Changes to the locking pattern protecting the event lists and handling of scsi
command completion introduced a race where an ouststanding command that EH is
waiting ifor to complete is no longer identifiable by being on the sent list, but
instead as a command that is not on the free list. This is a result of moving
commands to be completed off the sent list to a private list to be completed
outside the list lock.
Second, during MQ enablement the ibmvfc_wait_for_ops helper used during EH to
ensure commands were properely completed failed to be converted to check for
commands on the sub-queues isntead of the primary CRQ.
Tyrel Datwyler (2):
ibmvfc: fix potential race in ibmvfc_wait_for_ops
ibmvfc: make ibmvfc_wait_for_ops MQ aware
drivers/scsi/ibmvscsi/ibmvfc.c | 67 +++++++++++++++++++++++++++-------
1 file changed, 54 insertions(+), 13 deletions(-)
--
2.27.0
For various EH activities the ibmvfc driver uses ibmvfc_wait_for_ops()

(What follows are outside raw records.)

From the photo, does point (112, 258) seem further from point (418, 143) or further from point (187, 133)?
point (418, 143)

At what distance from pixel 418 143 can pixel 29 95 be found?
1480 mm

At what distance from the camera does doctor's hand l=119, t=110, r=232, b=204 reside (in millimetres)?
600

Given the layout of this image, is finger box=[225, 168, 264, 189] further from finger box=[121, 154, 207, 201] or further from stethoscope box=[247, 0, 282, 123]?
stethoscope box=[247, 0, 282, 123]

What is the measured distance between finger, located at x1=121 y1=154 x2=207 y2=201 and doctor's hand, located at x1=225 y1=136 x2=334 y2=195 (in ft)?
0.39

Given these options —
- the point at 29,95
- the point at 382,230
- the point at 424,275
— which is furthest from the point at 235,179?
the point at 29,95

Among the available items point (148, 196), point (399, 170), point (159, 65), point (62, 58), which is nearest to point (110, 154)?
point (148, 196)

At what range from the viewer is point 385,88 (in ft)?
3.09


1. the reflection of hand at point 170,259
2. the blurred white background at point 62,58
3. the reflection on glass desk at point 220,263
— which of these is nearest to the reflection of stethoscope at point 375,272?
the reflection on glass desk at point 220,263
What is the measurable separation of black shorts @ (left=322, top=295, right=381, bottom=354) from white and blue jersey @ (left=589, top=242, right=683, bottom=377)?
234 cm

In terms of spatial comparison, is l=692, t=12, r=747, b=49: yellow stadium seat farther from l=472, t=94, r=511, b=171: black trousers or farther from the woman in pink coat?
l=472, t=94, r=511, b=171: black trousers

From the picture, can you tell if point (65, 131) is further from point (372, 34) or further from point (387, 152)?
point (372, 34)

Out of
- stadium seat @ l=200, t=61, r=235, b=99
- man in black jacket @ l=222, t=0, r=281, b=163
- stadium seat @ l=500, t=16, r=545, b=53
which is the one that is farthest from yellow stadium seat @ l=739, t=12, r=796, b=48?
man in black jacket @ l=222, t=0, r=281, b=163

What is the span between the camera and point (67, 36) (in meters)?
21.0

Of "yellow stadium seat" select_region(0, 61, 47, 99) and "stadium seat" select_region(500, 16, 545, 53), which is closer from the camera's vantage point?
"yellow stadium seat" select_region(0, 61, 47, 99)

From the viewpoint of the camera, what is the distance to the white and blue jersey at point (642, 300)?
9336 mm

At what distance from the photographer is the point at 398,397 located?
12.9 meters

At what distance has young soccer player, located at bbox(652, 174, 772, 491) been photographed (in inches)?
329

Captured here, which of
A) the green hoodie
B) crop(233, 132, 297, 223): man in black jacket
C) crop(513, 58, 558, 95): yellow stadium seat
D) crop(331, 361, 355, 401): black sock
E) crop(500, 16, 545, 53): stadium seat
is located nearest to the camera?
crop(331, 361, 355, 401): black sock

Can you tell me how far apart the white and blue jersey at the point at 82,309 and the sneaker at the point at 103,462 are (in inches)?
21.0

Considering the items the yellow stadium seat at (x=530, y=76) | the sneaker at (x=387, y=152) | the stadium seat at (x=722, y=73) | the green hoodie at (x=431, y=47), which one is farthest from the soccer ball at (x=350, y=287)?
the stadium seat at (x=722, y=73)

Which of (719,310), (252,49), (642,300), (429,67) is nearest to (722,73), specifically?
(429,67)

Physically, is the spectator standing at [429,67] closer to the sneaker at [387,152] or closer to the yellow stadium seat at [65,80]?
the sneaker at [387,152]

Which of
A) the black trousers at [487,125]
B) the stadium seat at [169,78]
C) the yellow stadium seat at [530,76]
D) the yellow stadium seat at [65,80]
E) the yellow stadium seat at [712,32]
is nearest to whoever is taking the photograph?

to wait for the completion of commands that match a given criteria be it
cancel key, or specific LUN. With recent changes commands are completed
outside the lock in bulk by removing them from the sent list and adding
them to a private completion list. This introduces a potential race in
ibmvfc_wait_for_ops() since the criteria for a command to be oustsanding
is no longer simply being on the sent list, but instead not being on the
free list.
Avoid this race by scanning the entire command event pool and checking
that any matching command that ibmvfc needs to wait on is not already on
the free list.
Fixes: 1f4a4a19508d ("scsi: ibmvfc: Complete commands outside the host/queue lock")
Signed-off-by: Tyrel Datwyler <[email protected]>
---
drivers/scsi/ibmvscsi/ibmvfc.c | 42 ++++++++++++++++++++++++++--------
1 file changed, 33 insertions(+), 9 deletions(-)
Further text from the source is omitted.